At long last the days are becoming brighter and the weather seems to be improving. Today at work I had the windows open as it was getting rather hot, sitting behind glass with the sun shining in. It’s time, I think, to start freshening up food…. making it lighter and more summery.
Time, in fact, to make something like a pastryless pie.
I often make this because it is perfect with a light, dressed green salad for supper and also because it is absolutely ideal to take to work for an easy packed lunch.
A pastryless pie is, in effect, a quiche without pastry. The quiche filling is baked inside strips of ham. What that means is that if you are baking it to share with friends then anyone with a wheat intolerance or coeliac disease doesn’t have to miss out.
If you are trying to cut carbs from your diet, well, it isn’t exactly Atkins because there’s plenty of vegetables in there but it does, at least, avoid pastry.
So then… what do you need?
I had some broccoli in the fridge and that, along with a lovely piece of Stilton cheese would make a lovely pie.
I had half a dozen free range eggs, a small pot of cream, a packet of sliced Serrano ham, 200g of Emmental cheese (which I love for its sweet nuttiness) a courgette, a handful of cherry tomatoes and few baby salad potatoes.

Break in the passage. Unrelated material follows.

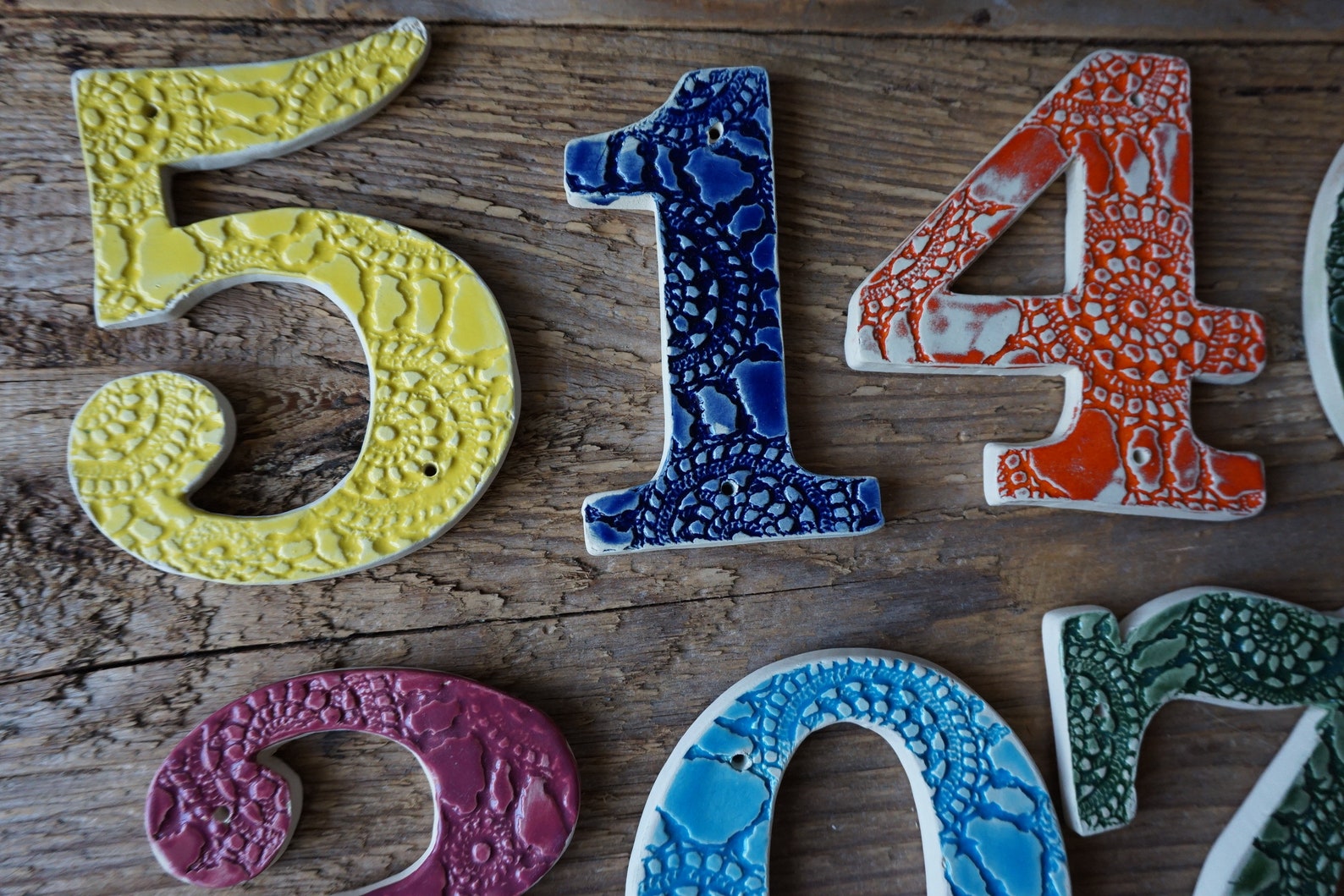 Ceramic House Numbers / Home Decor / Door Number / Door Decor Etsy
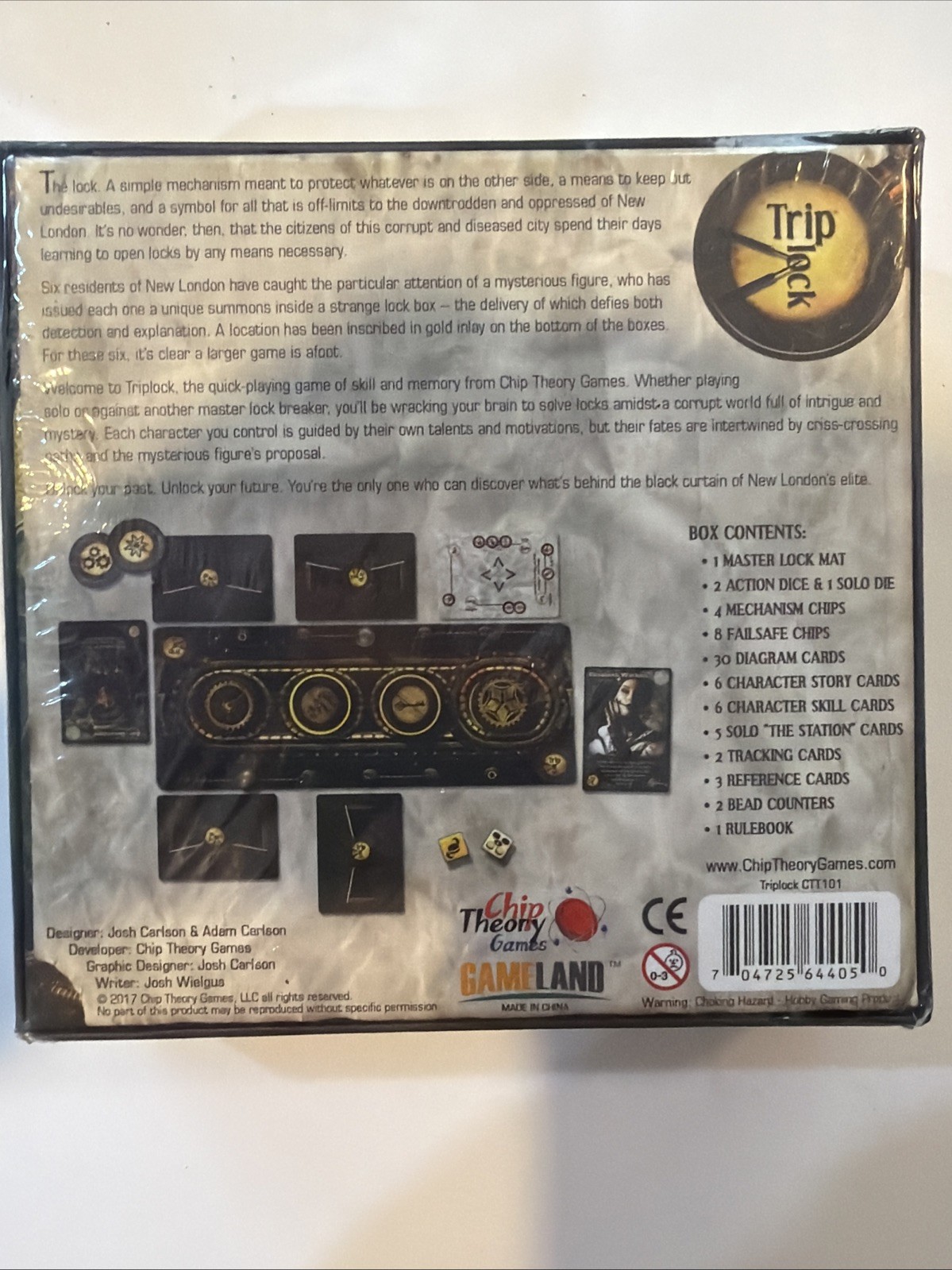 Triplock Board Game Chip Theory Puzzle Games Steampunk Strategy Trip Lock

For those of you who don’t have access to Stilton or Serrano ham or, in fact, anything else I have listed, just remember I am putting those ingredients in because that’s what’s in my fridge.
As long as you have eggs, cream, some ham (some kind of air dried ham, sliced thinly) some cheese and some vegetables you can make this.
Now, because you are making what is really a quiche filling, it is going to be runny. And you don’t have a pastry shell to pour it into. I told you we were wrapping some air dried ham around it but that isn’t going to stop the filling from running out, so this is what to do
You can buy silicone paper cake liners from most places now – one of these popped inside a springform cake tin makes the ideal liner to keep all your lovely ingredients from seeping out when you bake it.
Open your packet of ham and drape the slices round the edge.
You don’t need to completely cover the sides and you don’t need to cover the base. What you are doing is making what will turn out to be a lovely, savoury, lightly crisped ham edging. It helps keep it in one piece when you cut it.
The bottom of the pie will be lined with a layer of steamed and sliced potatoes – it makes for a firmer base. Either slice them and steam them now, or use left over cold salad potatoes. Because I am using broccoli, I steam that at the same time.
See? Just a thin layer of little slices of potato.
Followed by a lovely layer of broccoli florets
I found a courgette in the fridge and if you use a julienne cutter, you get a glorious tangle of shredded courgette. When this cooks it disappears into the gorgeousness of the creamy, cheesey, eggy filling so even for avowed courgette haters… this would slip right on past them. Another vegetable chalked up!
Scatter those shreds over the broccoli layer
And as it is a broccoli and Stilton pie, now is the time to slice that piece of Stilton you saw earlier. You could crumble it if you want to, and scatter it across but I thought how pretty and symmetrical it looked to arrange it in thin slivers.
I had half of a red onion left over from something else I’d made so I thought that, sliced finely so that it would cook through while the pie was baking, it would add an extra hint of savouriness.
That was scattered on top of the cheese.
That’s the vegetables taken care of, the next thing is the delicious cheesey, eggy mix.
6 beautifully golden fresh free range eggs need breaking into a bowl and whisking round with a fork.
A small (150 ml) pot of cream gets poured in and whisked around again.
And pour it in……
Give the springform tin a gentle shake from side to side to make sure the eggy mix falls down around those lovely vegetable layers.
I had some sliced Emmental to use up as well, so that was shredded and scattered over the top.
Little cherry tomatoes (there were only 4 or 5 left) were quartered and added to the top layer before the ends of the ham were folded over.
You can see when you do this that the egg and cream mixture seeps between the slices of ham and then you realise just what an excellent idea it was to use the paper liners…
Into the oven with it at 160 or so degrees C for approximately 30 -40 minutes.
You can tell when it is done when the top looks golden and if you give it a gentle side to side shake the pie quivers just a little bit… and if you press it with your finger it feels soft but firm…
The only thing to do now is to free it from the springform tin, peel back the paper liner and slide it onto a serving plate
The hardest part is waiting for it to cool slightly so you can slice into it….
With a green salad it truly is the perfect lunch or supper.
Tasty, easy to make, easy to take for lunch… cunningly packed full of vegetables in the midst of that delicious filling… just the thing for the summer months!